Sunday 26 July 2009

On Pretension

New perfumes! New perfumes! Let's get unwrapping and see what we've got.



Lovely. Rose Noir, Eau de Parfum, nice classy white box. No problems there other than it's huge compared to a bottle of perfume. What's inside?



Er... another box. Good good. With some symbolism. A crown, and a Trivial Pursuit counter, and a thing that's a bit like an aleph with an extra bit. Now we have to break two seals to get in.



Bottle, excellent. What's that on the right?



Oooh, a tiny envelope! Maybe it's ingredients? That would be boring. Or a nice little message from Gorman? Perhaps thanking me for buying his lovely fragrance, like you get with Amouage?



The text reads:
The edges of its petals begin to blacken, and yet the classic damascene rose is no less beautiful--its scent no less evocative. But of what? Not of innocence, nor prurience. No, it's something subtler, something sophisticated yet animal, the aura of Baudelaire. The rarest flowers mingling their fragrance. The Oriental splendor, might whisper: restraint and order, bless; luxury and voluptuousness.
Oh, for god's sake, what the hell is that all about? Why is it that, so often, people writing about perfume descend into rubbish (and slightly illiterate) fifth-form poetry? It's not even poetry, it's faux poetry - fridge poetry, the Vettriano of poetry. It is utterly pretentious and awful. I can just imagine the copywriter staring dreamily at the Lady of Shalott poster above their desk and composing their horrible prose. "It smells of roses... no... too abrupt. It smells of the scent of roses carried on the breeze... much better! What kind of breeze? Oh... It smells of the scent of roses carried on the breath of lovers... wonderful! 'Smells' is clumsy... how about... It resonates with the scent of roses carried on the breath of tragic lovers... I'm a genius."

So much writing about perfume is packed with these kinds of adolescent flights of fancy which tell you nothing whatsoever about how the bloody thing smells.
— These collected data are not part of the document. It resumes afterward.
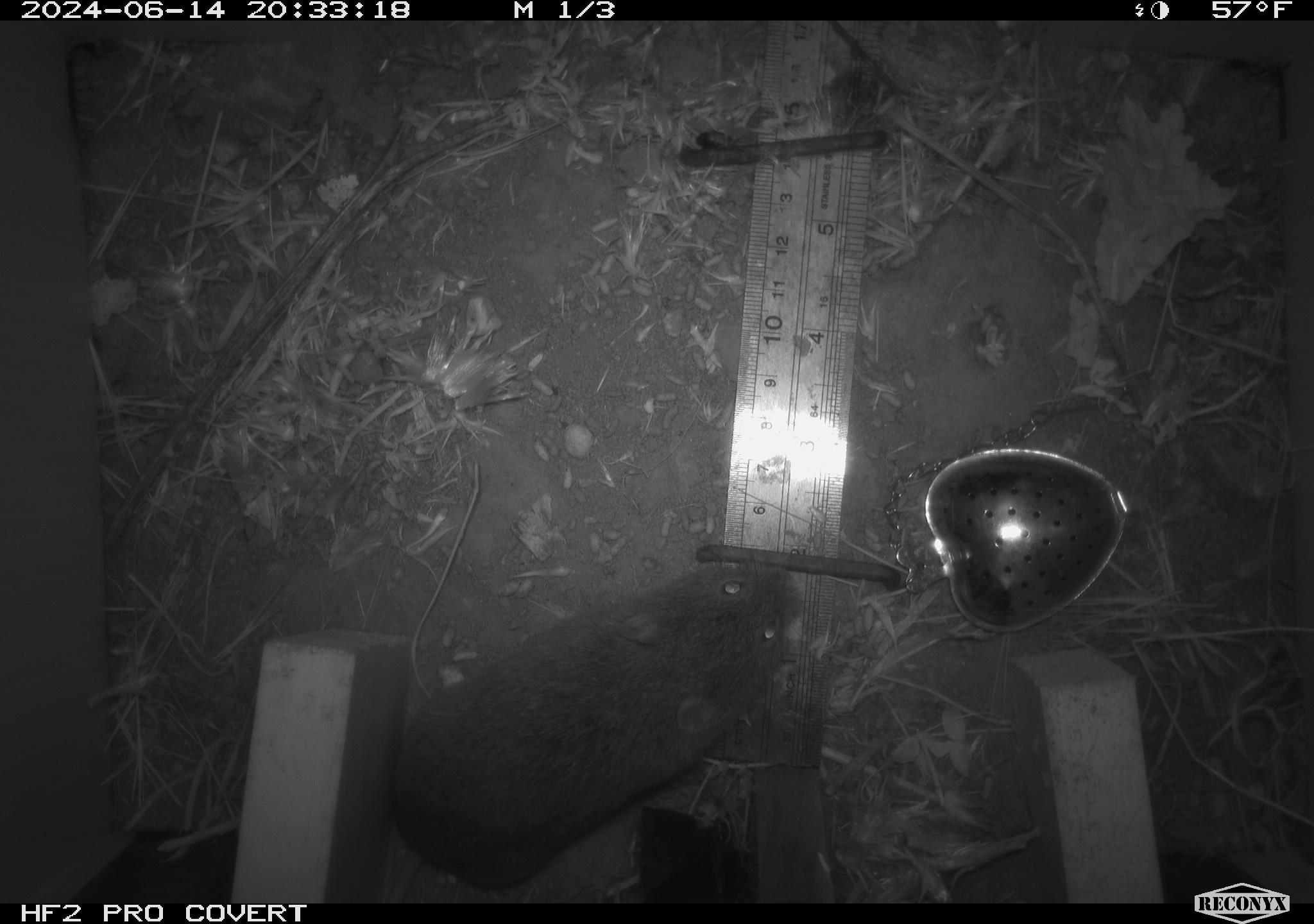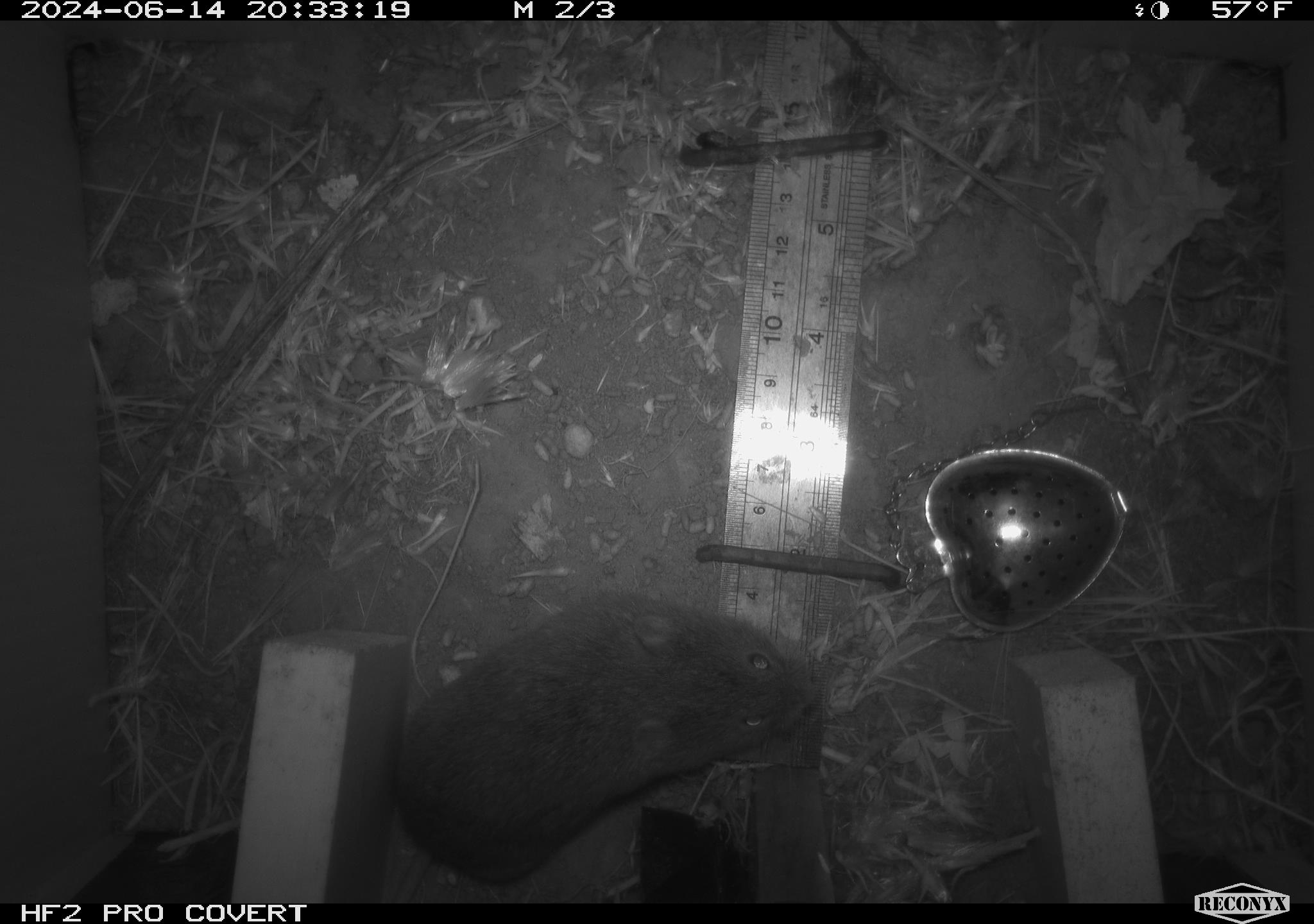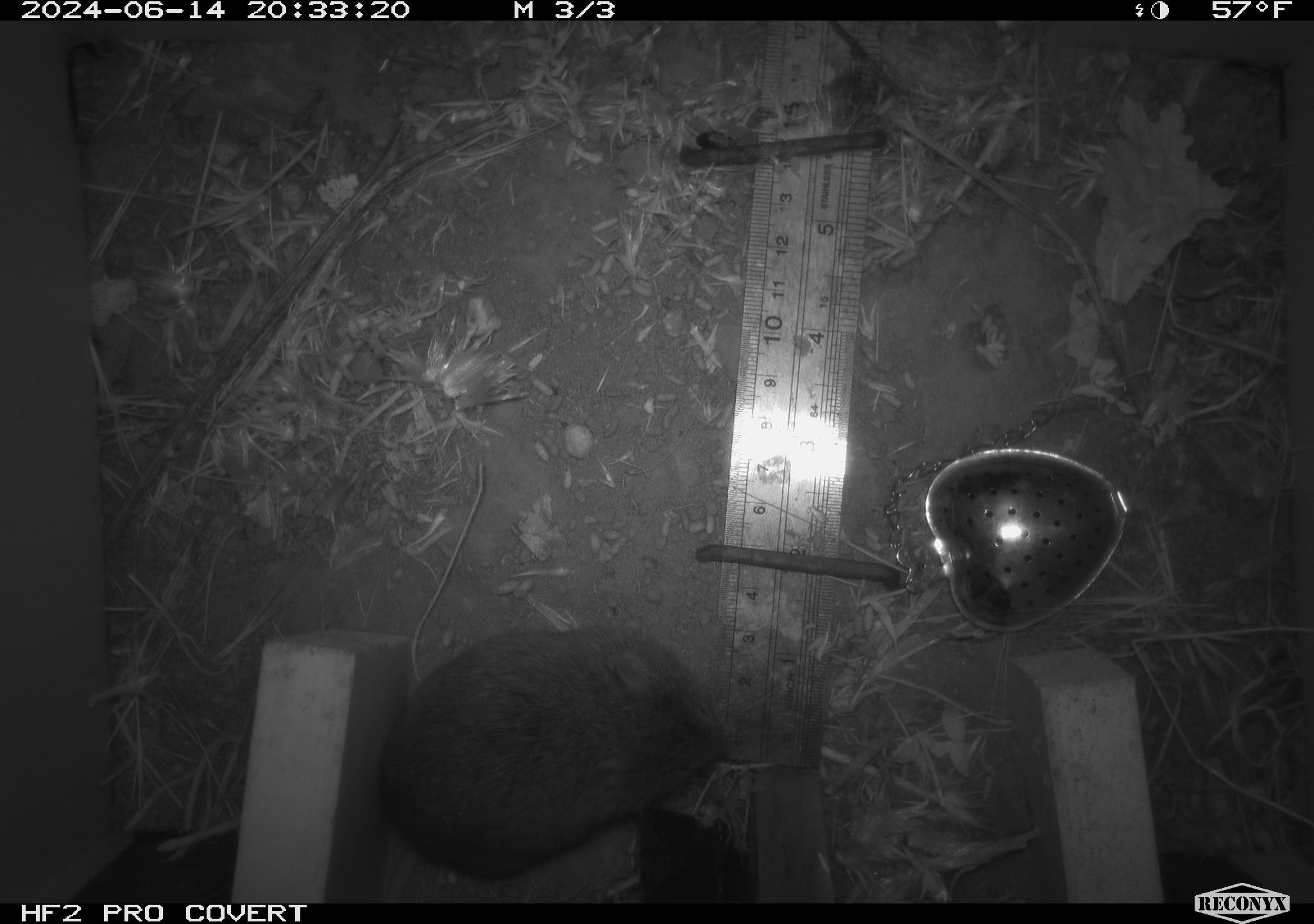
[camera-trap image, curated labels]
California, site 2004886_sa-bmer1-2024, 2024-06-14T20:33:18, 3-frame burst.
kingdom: Animalia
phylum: Chordata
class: Mammalia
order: Rodentia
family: Cricetidae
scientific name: Cricetidae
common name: hamsters, voles, lemmings, and allies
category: cricetidae family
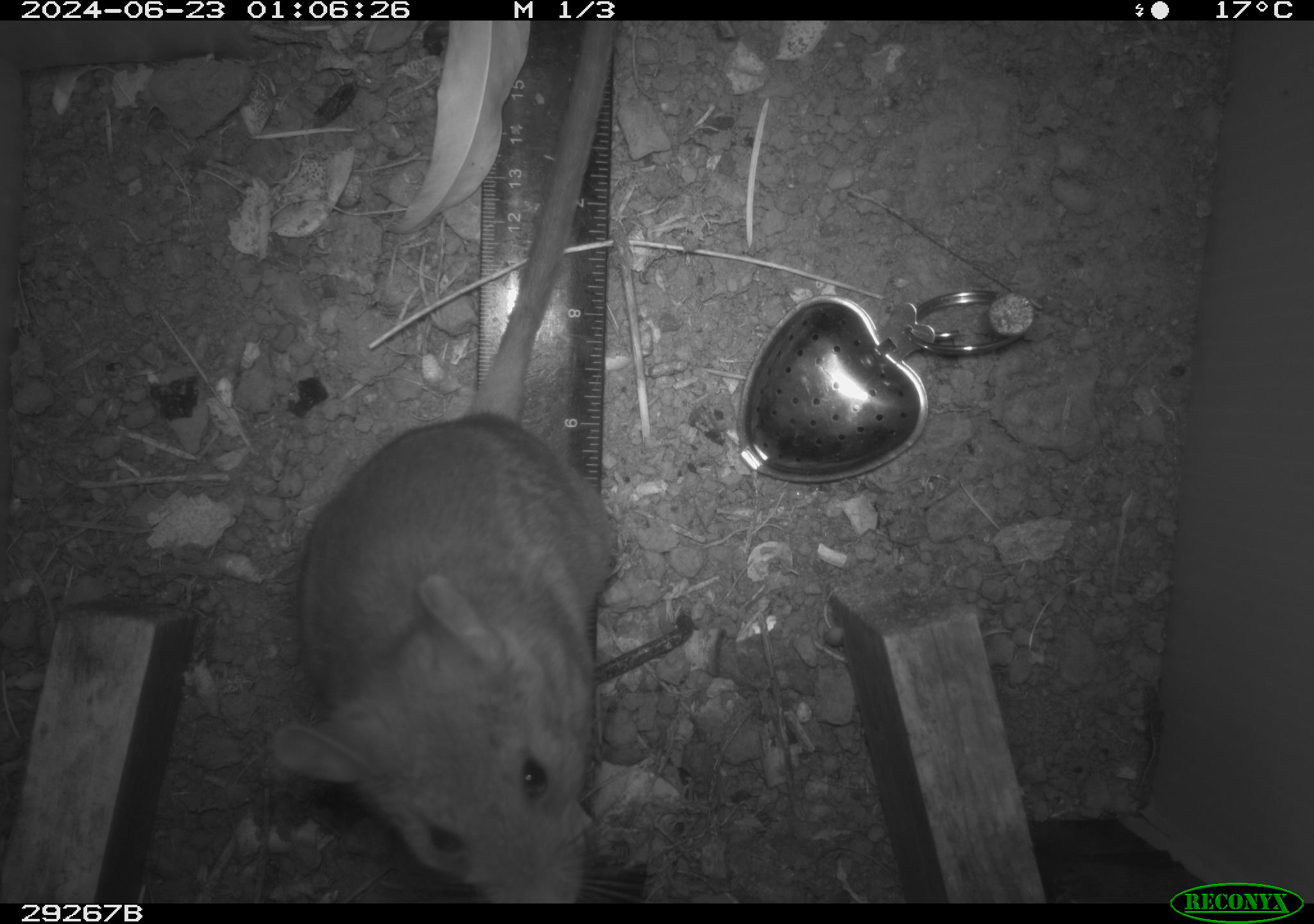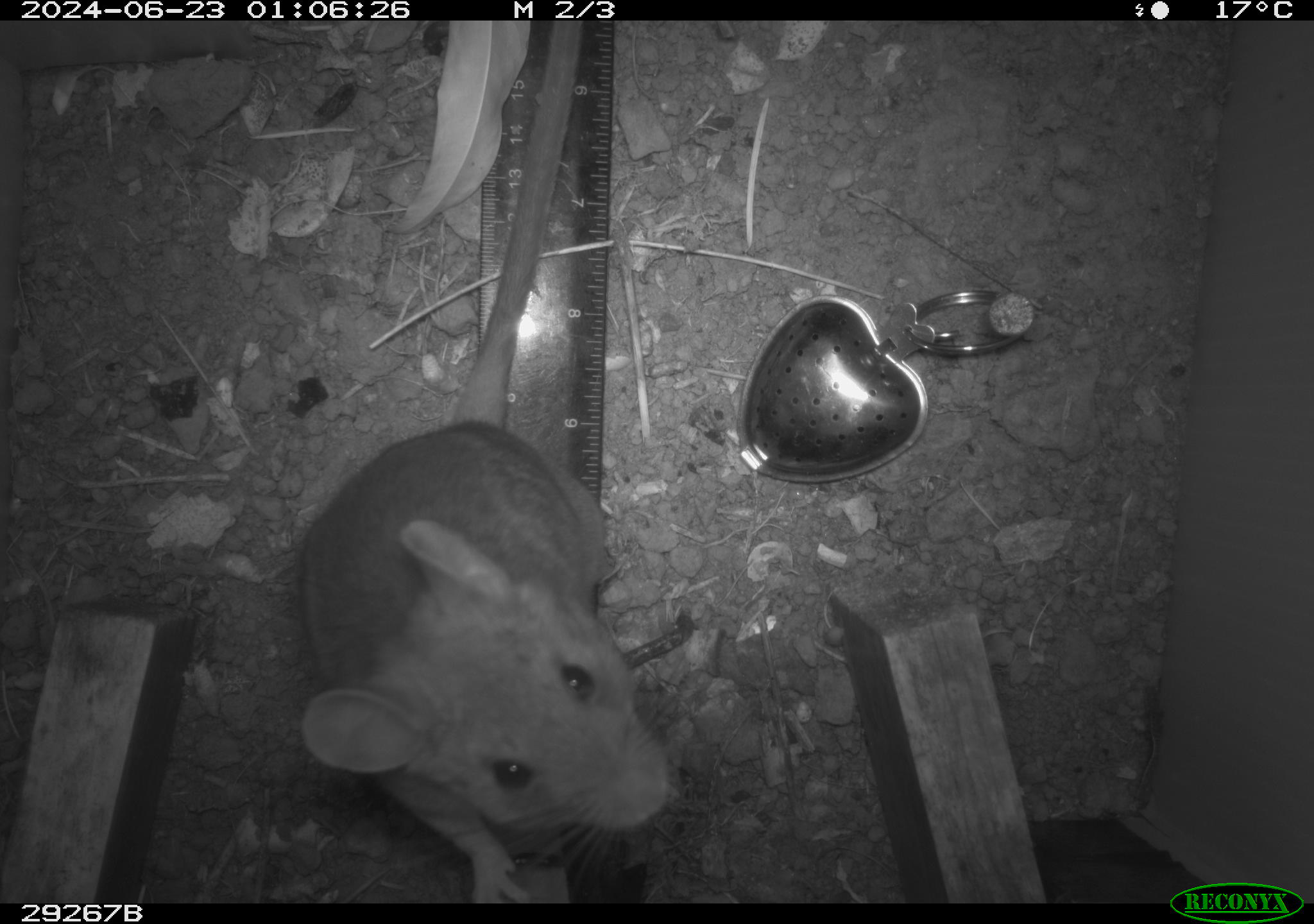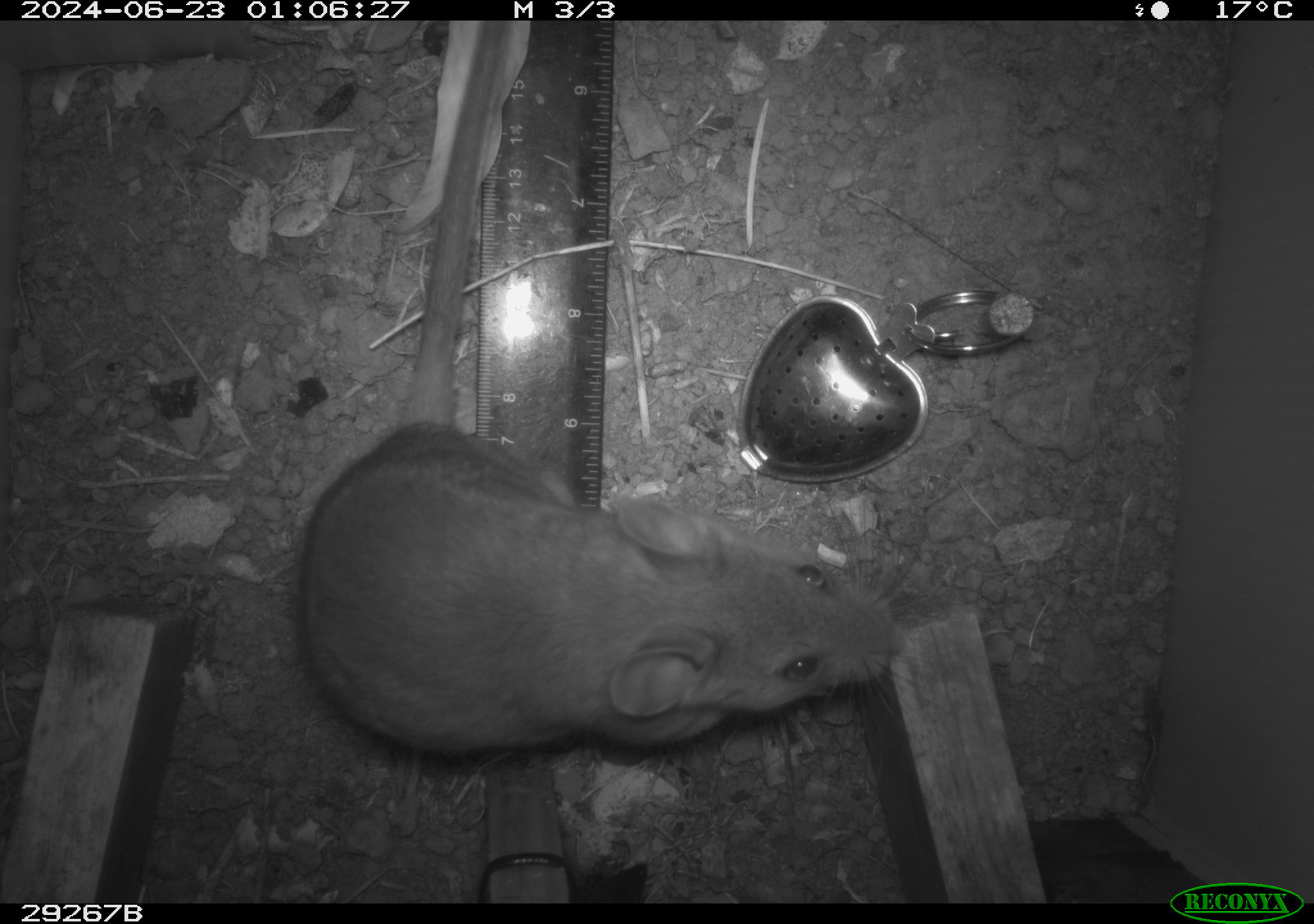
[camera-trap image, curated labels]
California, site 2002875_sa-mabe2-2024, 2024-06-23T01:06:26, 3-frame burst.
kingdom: Animalia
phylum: Chordata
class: Mammalia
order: Rodentia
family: Cricetidae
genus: Neotoma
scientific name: Neotoma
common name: pack rat or woodrat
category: neotoma species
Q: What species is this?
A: Neotoma species (pack rat or woodrat) (Neotoma).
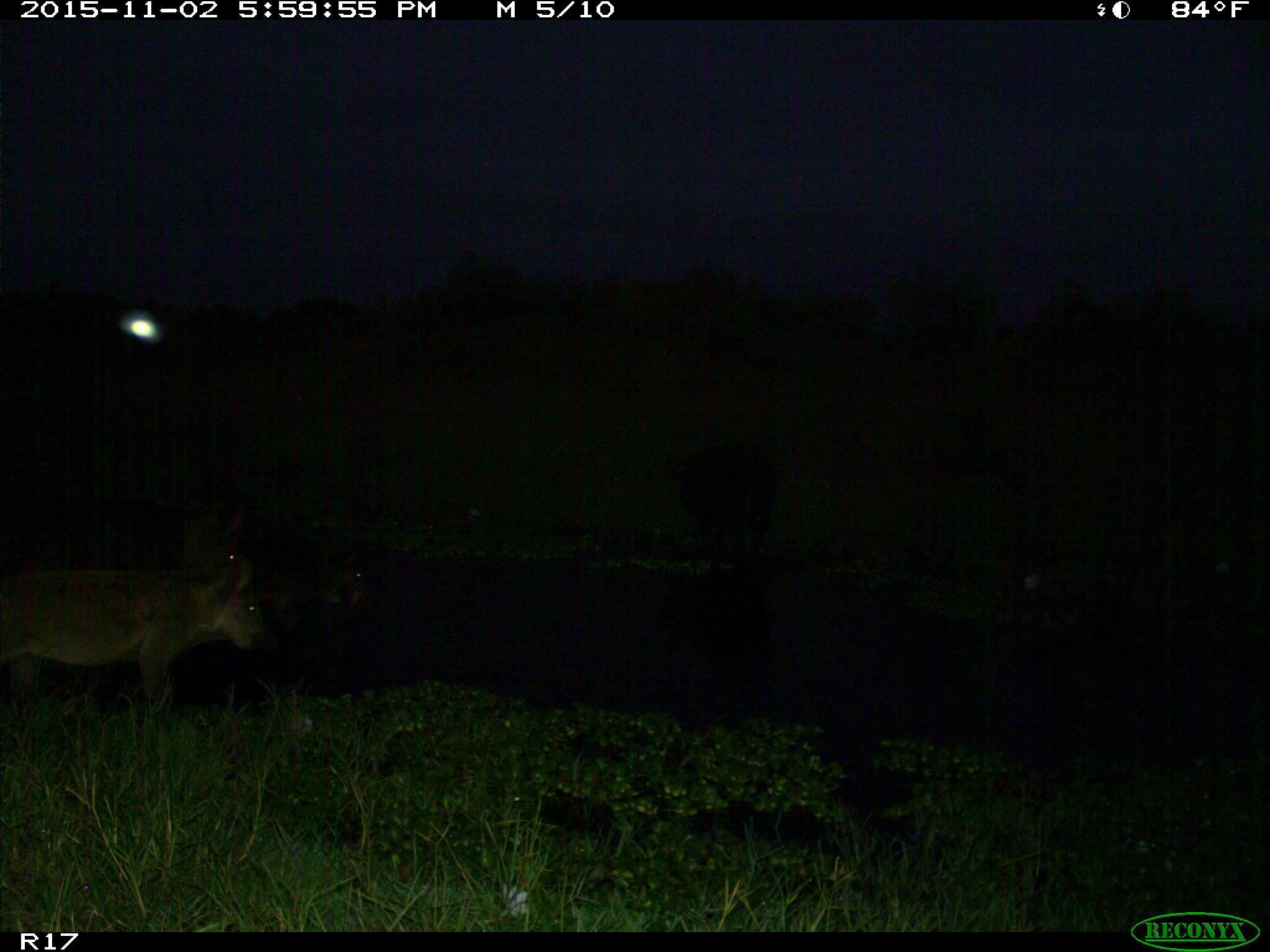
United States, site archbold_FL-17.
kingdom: Animalia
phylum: Chordata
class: Mammalia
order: Artiodactyla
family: Suidae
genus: Sus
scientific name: Sus scrofa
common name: wild boar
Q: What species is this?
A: Sus scrofa (wild boar).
I'm not suggesting that we should replace all perfume writing with dry lists of ingredients, but that we should use comparisons that have meaning - does it smell of libraries? Does it make you think of the sea? Does it remind you of a walk in the woods in the summer? Maybe. Does it whisper 'restraint and order'? Is it evocative of the aura of Baudelaire? I doubt it. I hate it when I spot a piece on perfume and discover, upon reading, that it's nothing about perfume at all, but rather a piece of GCSE-level free association with all the sophistication of My Chemical Romance lyrics.

Let's see how Frédéric Malle does it, shall we?



A black box. With a bottle in it. Full marks to Monsieur Malle.